▸ **PROBLEM STATEMENT**
Omit images. Retype all entries verbatim.

*** RECORD SET ***

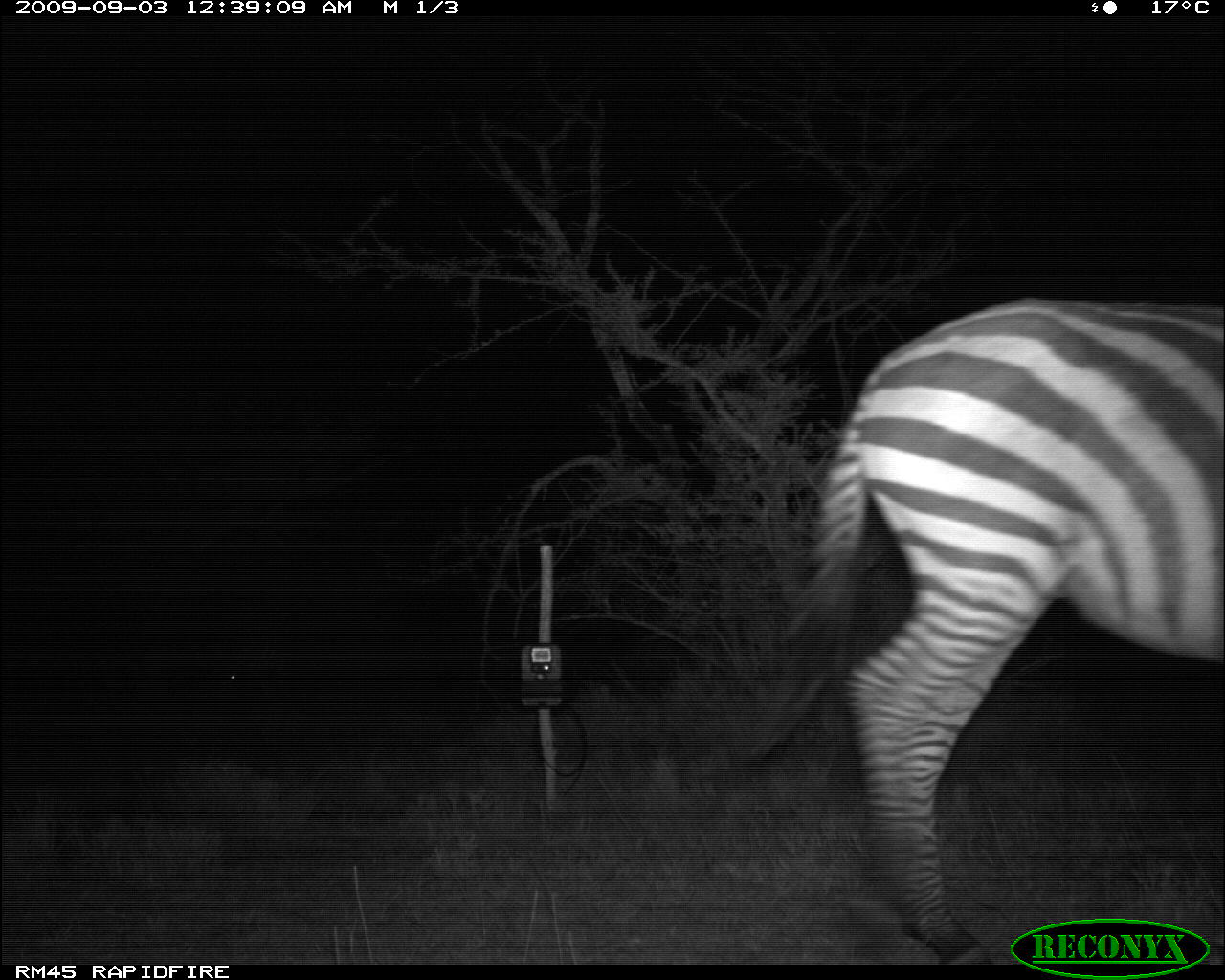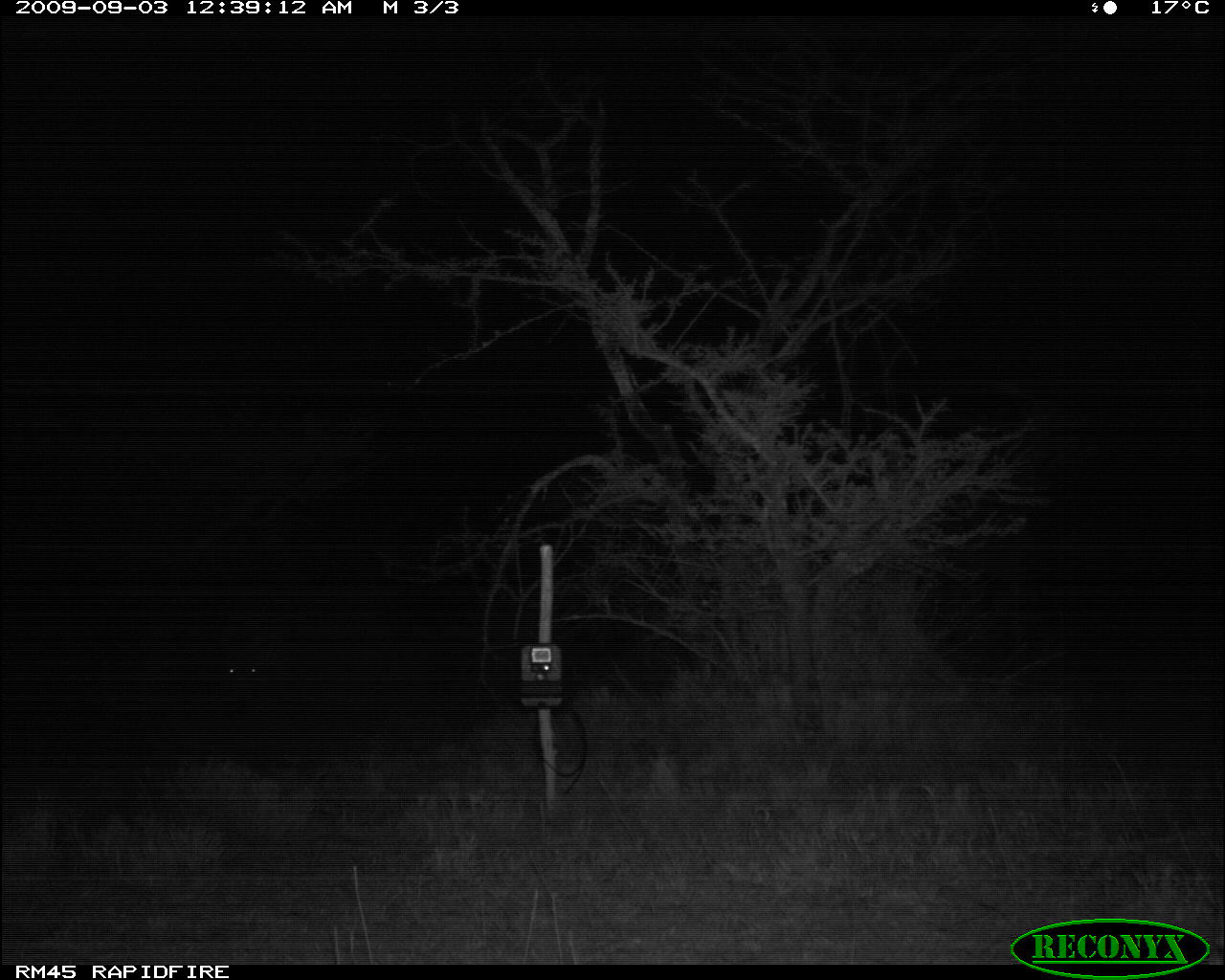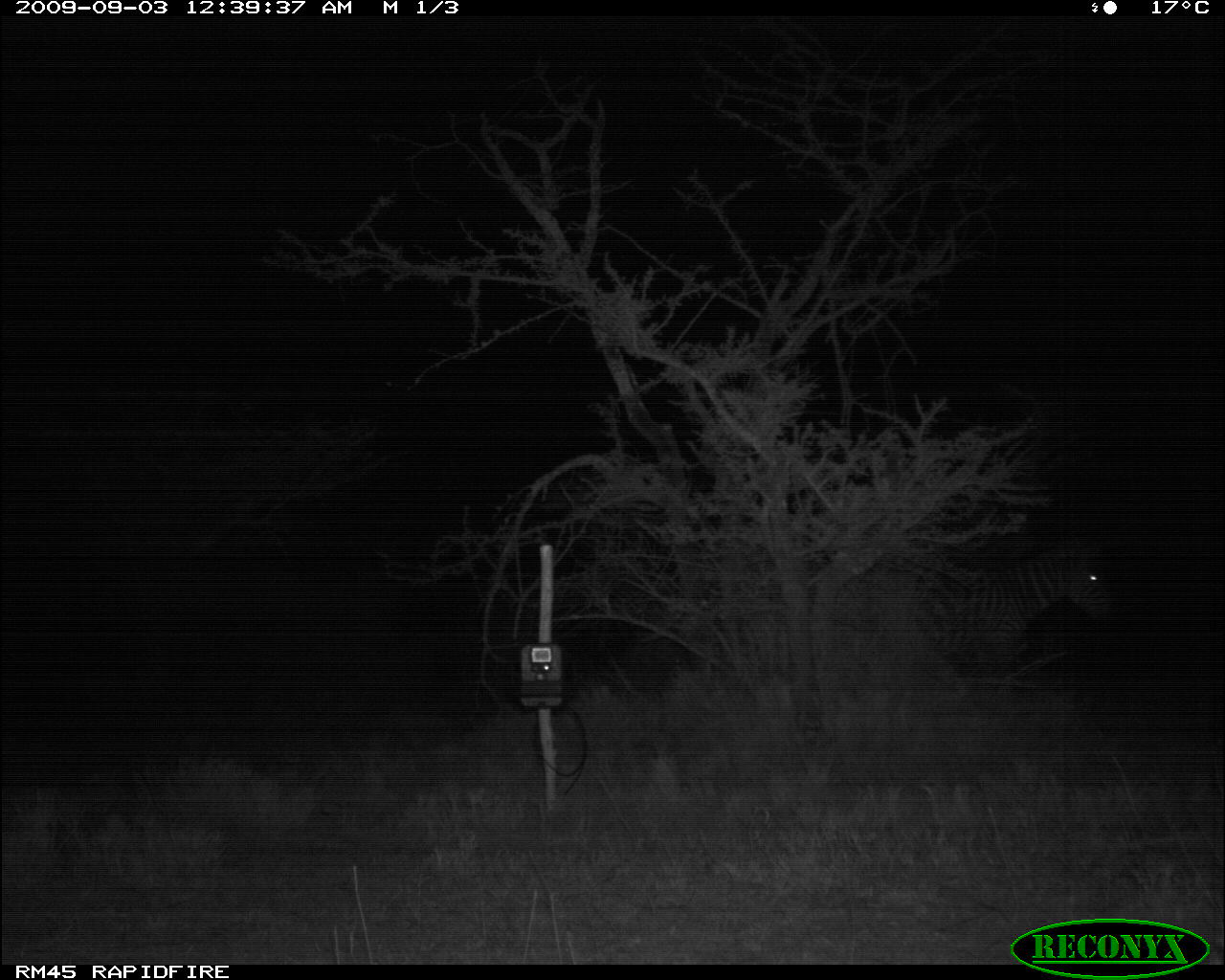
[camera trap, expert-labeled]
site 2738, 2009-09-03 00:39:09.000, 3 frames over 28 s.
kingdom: Animalia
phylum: Chordata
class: Mammalia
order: Perissodactyla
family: Equidae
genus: Equus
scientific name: Equus quagga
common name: plains zebra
Equus quagga (plains zebra), count 2.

*** End of RECORD SET ***

▸ **TASK RESPONSE**
[camera trap, expert-labeled]
site 2738, 2009-09-03 00:39:09.000, 3 frames over 28 s.
kingdom: Animalia
phylum: Chordata
class: Mammalia
order: Perissodactyla
family: Equidae
genus: Equus
scientific name: Equus quagga
common name: plains zebra
Equus quagga (plains zebra), count 2.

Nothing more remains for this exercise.